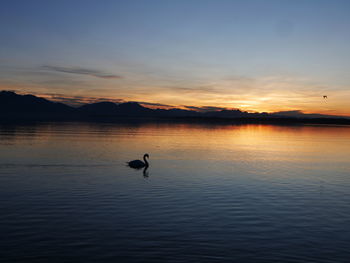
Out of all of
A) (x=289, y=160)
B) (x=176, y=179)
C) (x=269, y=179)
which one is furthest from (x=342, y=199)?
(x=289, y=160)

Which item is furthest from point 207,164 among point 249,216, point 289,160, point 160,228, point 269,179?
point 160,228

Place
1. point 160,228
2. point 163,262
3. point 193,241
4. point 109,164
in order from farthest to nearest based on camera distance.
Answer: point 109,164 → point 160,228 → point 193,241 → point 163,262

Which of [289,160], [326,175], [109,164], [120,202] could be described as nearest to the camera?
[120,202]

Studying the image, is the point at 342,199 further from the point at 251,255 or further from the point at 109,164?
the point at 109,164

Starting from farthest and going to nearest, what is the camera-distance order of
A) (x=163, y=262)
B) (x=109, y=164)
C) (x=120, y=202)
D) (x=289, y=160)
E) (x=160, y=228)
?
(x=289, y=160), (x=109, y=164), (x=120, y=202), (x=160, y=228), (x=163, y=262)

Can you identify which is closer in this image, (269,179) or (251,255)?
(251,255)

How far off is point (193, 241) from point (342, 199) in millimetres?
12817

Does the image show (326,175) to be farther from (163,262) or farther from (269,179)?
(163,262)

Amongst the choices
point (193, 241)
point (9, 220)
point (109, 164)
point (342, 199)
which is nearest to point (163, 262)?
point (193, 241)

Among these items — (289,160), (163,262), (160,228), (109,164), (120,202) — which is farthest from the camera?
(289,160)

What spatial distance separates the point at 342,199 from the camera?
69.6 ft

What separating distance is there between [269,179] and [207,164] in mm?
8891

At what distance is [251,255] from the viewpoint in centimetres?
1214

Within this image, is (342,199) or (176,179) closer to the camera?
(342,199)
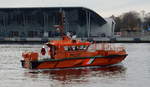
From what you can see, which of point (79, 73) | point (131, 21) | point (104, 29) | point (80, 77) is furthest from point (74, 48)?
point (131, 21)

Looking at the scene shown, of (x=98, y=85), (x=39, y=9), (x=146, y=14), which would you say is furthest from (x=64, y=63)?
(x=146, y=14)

--- --- ---

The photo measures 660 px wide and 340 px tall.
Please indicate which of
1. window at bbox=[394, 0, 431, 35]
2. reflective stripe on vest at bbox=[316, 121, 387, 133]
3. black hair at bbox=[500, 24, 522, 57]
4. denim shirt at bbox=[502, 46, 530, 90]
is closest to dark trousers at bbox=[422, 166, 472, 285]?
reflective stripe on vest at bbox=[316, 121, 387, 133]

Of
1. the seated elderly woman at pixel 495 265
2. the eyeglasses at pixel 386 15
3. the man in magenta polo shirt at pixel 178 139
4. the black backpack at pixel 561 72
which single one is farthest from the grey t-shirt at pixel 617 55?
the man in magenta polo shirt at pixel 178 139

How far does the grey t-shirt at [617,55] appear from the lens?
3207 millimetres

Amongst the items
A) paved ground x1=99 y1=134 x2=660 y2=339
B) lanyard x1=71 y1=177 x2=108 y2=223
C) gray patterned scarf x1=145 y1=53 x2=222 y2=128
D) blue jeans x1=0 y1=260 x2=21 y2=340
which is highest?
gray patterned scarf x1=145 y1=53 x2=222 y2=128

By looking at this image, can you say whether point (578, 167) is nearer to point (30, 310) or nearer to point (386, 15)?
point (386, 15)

--- --- ---

Copy out every line of the entries above that contains the word "this". Uppercase and lowercase count as different.

Can you identify which is closer in this image, (269,179) or (251,255)?
Within this image, is (342,199) or (176,179) closer to the camera?
By looking at this image, can you say whether point (578, 167) is nearer to point (30, 310) or nearer to point (386, 15)?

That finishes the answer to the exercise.